Die Partizipationsscheine von Lindt & Sprüngli stehen am Dienstagmorgen unter Druck und verlieren 0,96 Prozent auf 124'400 Franken. Damit wird der Kursaufschwung von Ende Januar gebremst. Der Gesamtmarkt gemessen am Swiss Performance Index fällt derweil noch deutlicher um 2,14 Prozent auf 18'621,5 Punkte. Seit Jahresbeginn verzeichnen die Valoren dennoch ein Plus von 8,7 Prozent, auf Jahresfrist steht gar ein Zuwachs von über 10 Prozent zu Buche.
Auslöser des Kursrückgangs ist eine Herunterstufung durch die US-Investmentbank Morgan Stanley.

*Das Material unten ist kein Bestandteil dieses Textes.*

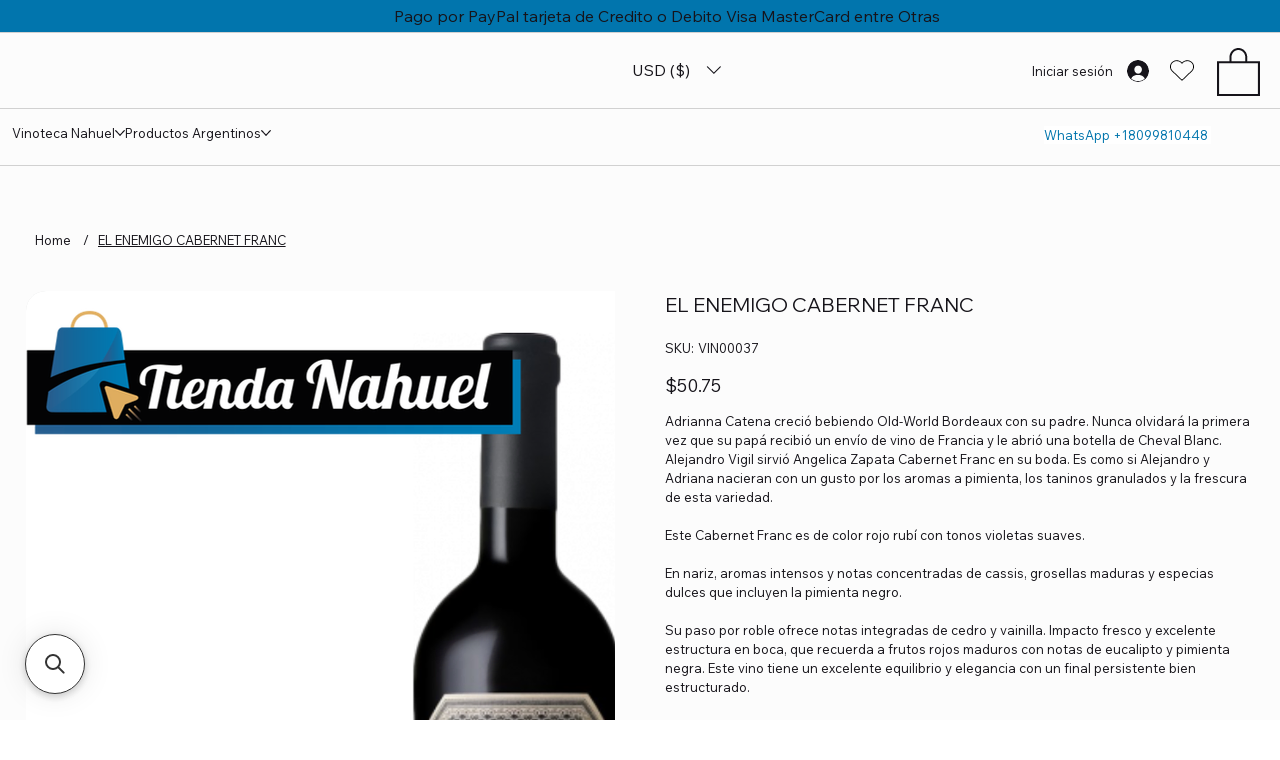

--- FILE ---
content_type: application/javascript; charset=utf-8
request_url: https://searchanise-ef84.kxcdn.com/preload_data.1c0w4U3y7r.js
body_size: 268
content:
window.Searchanise.preloadedSuggestions=['dulce de leche','yerba mate','porta mate','pan dulce','dulce de le he','dulce de leche vacalin','alfajor cachafaz','vinos tintos','vino dulce','mate con bombilla','dulce de l','escorihuela gascón malbec','9 de oro','dulce de leche argentino','mat era','vino santa julia','alfajores de maicena','yerba verdeflor','bodega bene','gran enemigo','el enemigo','yerba ate','yerba taragui','escorihuela malbec','escorihuela gascon','chispas de chocolate','cerveza patagonia','dulce de vacalin','dulce de argentino','verde flor','accesorios mate','termo y de','yerba cbse','la mascota','bosco del','batata con','rutini coleccion','yerba mate rosamonte','yerba verde flor','el esteco malbec','el esteco','yerba mate verdeflor con','colon rose','finca las moras','te de manzanilla','te verde','sobres de jugos','caja de','coquena tannat','alfajor milka','alfajor fantoche','para el agua','chimichurri alicante','catena zapata'];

Analyst David Roux senkt das Rating auf «Underweight» von «Equal Weight» und reduziert das Kursziel deutlich auf 108'500 von 125'500 Franken - ein Abwärtspotential von fast 13 Prozent zum aktuellen Kurs.
Als Grund nennt er den beispiellosen Rückgang der Kakaopreise, der die Akteure entlang der Wertschöpfungskette unterschiedlich treffe. Zwar seien sinkende Inputkosten grundsätzlich mit Margenvorteilen für Hersteller verbunden. Doch die Geschwindigkeit des Preisrückgangs trübe die Umsatzaussichten für Schokoladenhersteller wie Lindt. Roux glaubt, dass Lindt möglicherweise in den Einzelhandelspreis reinvestieren müsse, bevor die Pipeline-Kosten sänken, um wettbewerbsfähig zu bleiben - insbesondere in Europa.
Aufschlussreich ist der Vergleich mit der Konkurrenz: In derselben Branchenstudie stuft Morgan Stanley den Schokoladenlieferanten Barry Callebaut gleichzeitig auf «Overweight» hoch und erhöht das Kursziel auf 1600 von 1270 Franken. Lieferanten wie Barry Callebaut dürften durch die Freisetzung von Betriebskapital und Finanzkostenvorteile einen direkteren Nutzen aus den fallenden Kakaopreisen ziehen – und seien damit im aktuellen Umfeld klar im Vorteil gegenüber Herstellern wie Lindt. Dennoch vermag die Einschätzung die Investoren wenig zu überzeugen. Der Aktienkurs von Barry Callebaut pendelt am Dienstagvormittag um die Nulllinie bei 1396 Franken.
Es ist nicht die erste kritische Stimme in jüngster Zeit: Bereits am Freitag hatte die Bank Berenberg in einer Branchenstudie das Rating für den Partizipationsschein von Lindt & Sprüngli auf «Sell» von «Hold» gesenkt und das Kursziel auf 10'877 von 11'450 Franken reduziert. Im Fokus stand dabei ein anderes Risiko: Die zunehmende Verbreitung von GLP-1-Abnehmmedikamenten könnte das Konsumverhalten belasten und das Schokoladengeschäft unter Druck setzen – insbesondere in Nordamerika, wo Lindt einen bedeutenden Umsatzanteil erzielt. Auch bei Barry Callebaut passte Berenberg das Kursziel leicht auf 1487 von 1500 Franken an, beliess die Einstufung jedoch auf «Hold».
Das skeptische Bild spiegelt sich auch im Analystenkonsens wider. Gemäss Bloomberg-Daten vergeben derzeit fünf Analysten ein «Buy»-Rating, je acht empfehlen «Hold» respektive «Sell». Das durchschnittliche Kursziel liegt bei 120'589 Franken.
Wie sich der Kakaopreis effektiv auf den Geschäftsgang von Lindt & Sprüngli ausgewirkt hat, wissen die Investoren am 10. März, wenn der Premium-Hersteller seine Zahlen vorlegt. Barry Callebaut wird seine Zahlen für das zweite Quartal 2026 voraussichtlich Mitte April vorlegen.